## 提示文
2011年10月25日 18時07分

小さな鉄道博物館(6)「鉄道博物館」と言えば“ジオラマ”。

上段写真は、天井に貼られた「ふるさと銀河線」のヘッドマークです。
そして下段写真は、「鉄道」だけではなく拓殖バスの「バス停」もあります。

などと言う簡単な話しではなく、その前に…。
天井にもビッシリと展示されており、ある種圧巻です…。
で、本論に戻りますが、下段写真のバス停の前に鉄道模型の車両とジオラマが
あるのをご確認いただけますでしょうか。
更に、上段写真のヘッドマークの下には、模型のコントローラーが実は
写っています。実は鴨居(かもい)の高さで一周するNゲージの
レイアウトがあり、ある種、究極のスペース有効利用が行われています。

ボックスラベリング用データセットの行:
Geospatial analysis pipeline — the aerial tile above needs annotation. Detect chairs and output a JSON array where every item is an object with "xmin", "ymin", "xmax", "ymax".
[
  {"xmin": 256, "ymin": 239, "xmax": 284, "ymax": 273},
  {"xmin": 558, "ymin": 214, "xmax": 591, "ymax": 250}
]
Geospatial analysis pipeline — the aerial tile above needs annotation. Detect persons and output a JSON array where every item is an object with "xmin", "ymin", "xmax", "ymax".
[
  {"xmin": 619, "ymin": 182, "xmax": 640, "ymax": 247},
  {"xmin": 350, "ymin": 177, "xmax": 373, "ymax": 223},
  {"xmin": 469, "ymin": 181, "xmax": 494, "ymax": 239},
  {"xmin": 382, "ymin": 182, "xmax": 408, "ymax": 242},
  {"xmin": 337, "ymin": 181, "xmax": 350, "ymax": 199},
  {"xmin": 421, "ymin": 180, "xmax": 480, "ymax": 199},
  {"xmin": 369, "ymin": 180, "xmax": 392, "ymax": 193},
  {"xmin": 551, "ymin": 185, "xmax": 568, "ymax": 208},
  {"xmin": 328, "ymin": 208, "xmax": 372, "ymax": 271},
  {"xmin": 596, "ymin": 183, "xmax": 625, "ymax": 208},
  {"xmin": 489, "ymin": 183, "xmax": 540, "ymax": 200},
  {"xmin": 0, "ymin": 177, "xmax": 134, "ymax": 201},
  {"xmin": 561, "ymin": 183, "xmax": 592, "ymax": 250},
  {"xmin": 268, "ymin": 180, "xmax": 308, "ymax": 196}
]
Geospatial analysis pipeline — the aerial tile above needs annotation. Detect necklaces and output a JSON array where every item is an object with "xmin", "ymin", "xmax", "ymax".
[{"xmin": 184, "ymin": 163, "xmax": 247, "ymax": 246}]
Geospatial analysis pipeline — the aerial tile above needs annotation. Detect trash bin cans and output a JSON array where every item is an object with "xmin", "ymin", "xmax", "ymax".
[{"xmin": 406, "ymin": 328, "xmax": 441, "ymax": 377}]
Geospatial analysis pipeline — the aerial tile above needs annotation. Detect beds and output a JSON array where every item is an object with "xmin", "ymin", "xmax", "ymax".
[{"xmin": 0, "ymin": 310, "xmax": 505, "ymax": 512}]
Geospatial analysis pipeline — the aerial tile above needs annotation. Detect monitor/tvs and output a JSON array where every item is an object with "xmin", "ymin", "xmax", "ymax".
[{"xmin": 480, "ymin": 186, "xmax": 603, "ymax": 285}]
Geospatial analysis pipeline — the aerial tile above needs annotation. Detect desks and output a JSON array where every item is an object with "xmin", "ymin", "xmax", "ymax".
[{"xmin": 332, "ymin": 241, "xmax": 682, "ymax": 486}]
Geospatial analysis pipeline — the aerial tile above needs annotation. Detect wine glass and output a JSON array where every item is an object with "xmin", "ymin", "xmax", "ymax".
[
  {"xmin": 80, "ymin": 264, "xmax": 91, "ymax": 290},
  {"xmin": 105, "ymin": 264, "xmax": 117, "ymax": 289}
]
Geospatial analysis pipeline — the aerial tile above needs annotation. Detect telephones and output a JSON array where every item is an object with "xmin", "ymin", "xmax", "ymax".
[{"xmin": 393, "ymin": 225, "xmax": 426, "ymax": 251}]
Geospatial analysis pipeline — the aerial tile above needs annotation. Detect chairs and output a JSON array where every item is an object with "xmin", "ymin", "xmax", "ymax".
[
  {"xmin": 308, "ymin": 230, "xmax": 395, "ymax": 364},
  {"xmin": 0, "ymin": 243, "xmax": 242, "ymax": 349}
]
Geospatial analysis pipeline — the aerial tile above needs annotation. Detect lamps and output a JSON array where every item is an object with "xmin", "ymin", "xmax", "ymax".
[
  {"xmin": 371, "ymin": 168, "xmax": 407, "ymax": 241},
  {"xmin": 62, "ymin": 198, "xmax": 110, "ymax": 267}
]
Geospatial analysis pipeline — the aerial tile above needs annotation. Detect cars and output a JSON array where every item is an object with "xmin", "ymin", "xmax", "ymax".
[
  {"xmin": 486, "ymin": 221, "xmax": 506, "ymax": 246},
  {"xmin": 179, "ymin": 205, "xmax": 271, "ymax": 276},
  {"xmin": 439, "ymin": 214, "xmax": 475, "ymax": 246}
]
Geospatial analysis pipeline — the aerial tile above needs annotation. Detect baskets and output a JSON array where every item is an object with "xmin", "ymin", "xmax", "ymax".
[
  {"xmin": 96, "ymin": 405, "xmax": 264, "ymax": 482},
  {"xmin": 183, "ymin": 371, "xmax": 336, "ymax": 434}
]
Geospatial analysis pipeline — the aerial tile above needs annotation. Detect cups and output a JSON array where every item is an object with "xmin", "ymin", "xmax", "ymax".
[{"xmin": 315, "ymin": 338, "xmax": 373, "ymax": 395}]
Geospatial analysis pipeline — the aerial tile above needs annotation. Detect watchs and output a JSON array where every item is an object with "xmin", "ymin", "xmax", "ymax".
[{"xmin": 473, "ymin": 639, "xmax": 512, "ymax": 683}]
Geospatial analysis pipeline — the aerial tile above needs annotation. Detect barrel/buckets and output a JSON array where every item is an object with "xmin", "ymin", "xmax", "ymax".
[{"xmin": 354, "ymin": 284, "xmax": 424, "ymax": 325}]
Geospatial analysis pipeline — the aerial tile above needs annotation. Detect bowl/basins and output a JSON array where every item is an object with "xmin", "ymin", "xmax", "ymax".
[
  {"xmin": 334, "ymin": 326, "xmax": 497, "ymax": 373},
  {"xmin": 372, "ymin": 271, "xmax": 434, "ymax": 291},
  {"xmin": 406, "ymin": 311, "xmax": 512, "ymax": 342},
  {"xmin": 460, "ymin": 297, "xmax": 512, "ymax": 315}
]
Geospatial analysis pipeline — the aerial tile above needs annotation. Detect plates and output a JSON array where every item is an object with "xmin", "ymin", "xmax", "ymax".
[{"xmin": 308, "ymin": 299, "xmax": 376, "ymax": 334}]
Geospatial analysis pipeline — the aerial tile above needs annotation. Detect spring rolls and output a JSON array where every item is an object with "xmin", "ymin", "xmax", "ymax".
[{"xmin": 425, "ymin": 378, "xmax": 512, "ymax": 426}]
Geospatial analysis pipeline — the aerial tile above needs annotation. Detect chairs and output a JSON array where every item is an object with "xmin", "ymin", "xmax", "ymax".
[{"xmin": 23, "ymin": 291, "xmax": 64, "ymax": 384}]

## 記述課題 A
次の(i)〜(iii)が提示文の内容と合っているかを、それぞれ「はい」か「いいえ」で答え、判断の根拠となる提示文の語句を正確に引用してください。(i) 天井に「ふるさと銀河線」のヘッドマークが貼られている。(ii) 鉄道だけでなく拓殖バスのバス停も展示されている。(iii) Nゲージのレイアウトは床の高さで一周している。
## 記述課題 B
提示文によると、上段写真のヘッドマークの下には何が写っていますか。
## 記述課題 C
提示文のうち、「2011年10月25日 18時07分」から始まり「レイアウトがあり、ある種、究極のスペース有効利用が行われています。」まで続く部分を、そのまま書き写してください。

## 出力 A
(i) はい。「天井に貼られた「ふるさと銀河線」のヘッドマーク」
(ii) はい。「拓殖バスの「バス停」もあります」
(iii) いいえ。「鴨居(かもい)の高さで一周する」

## 出力 B
模型のコントローラーが写っています。

## 出力 C
2011年10月25日 18時07分

小さな鉄道博物館(6)「鉄道博物館」と言えば“ジオラマ”。

上段写真は、天井に貼られた「ふるさと銀河線」のヘッドマークです。
そして下段写真は、「鉄道」だけではなく拓殖バスの「バス停」もあります。

などと言う簡単な話しではなく、その前に…。
天井にもビッシリと展示されており、ある種圧巻です…。
で、本論に戻りますが、下段写真のバス停の前に鉄道模型の車両とジオラマが
あるのをご確認いただけますでしょうか。
更に、上段写真のヘッドマークの下には、模型のコントローラーが実は
写っています。実は鴨居(かもい)の高さで一周するNゲージの
レイアウトがあり、ある種、究極のスペース有効利用が行われています。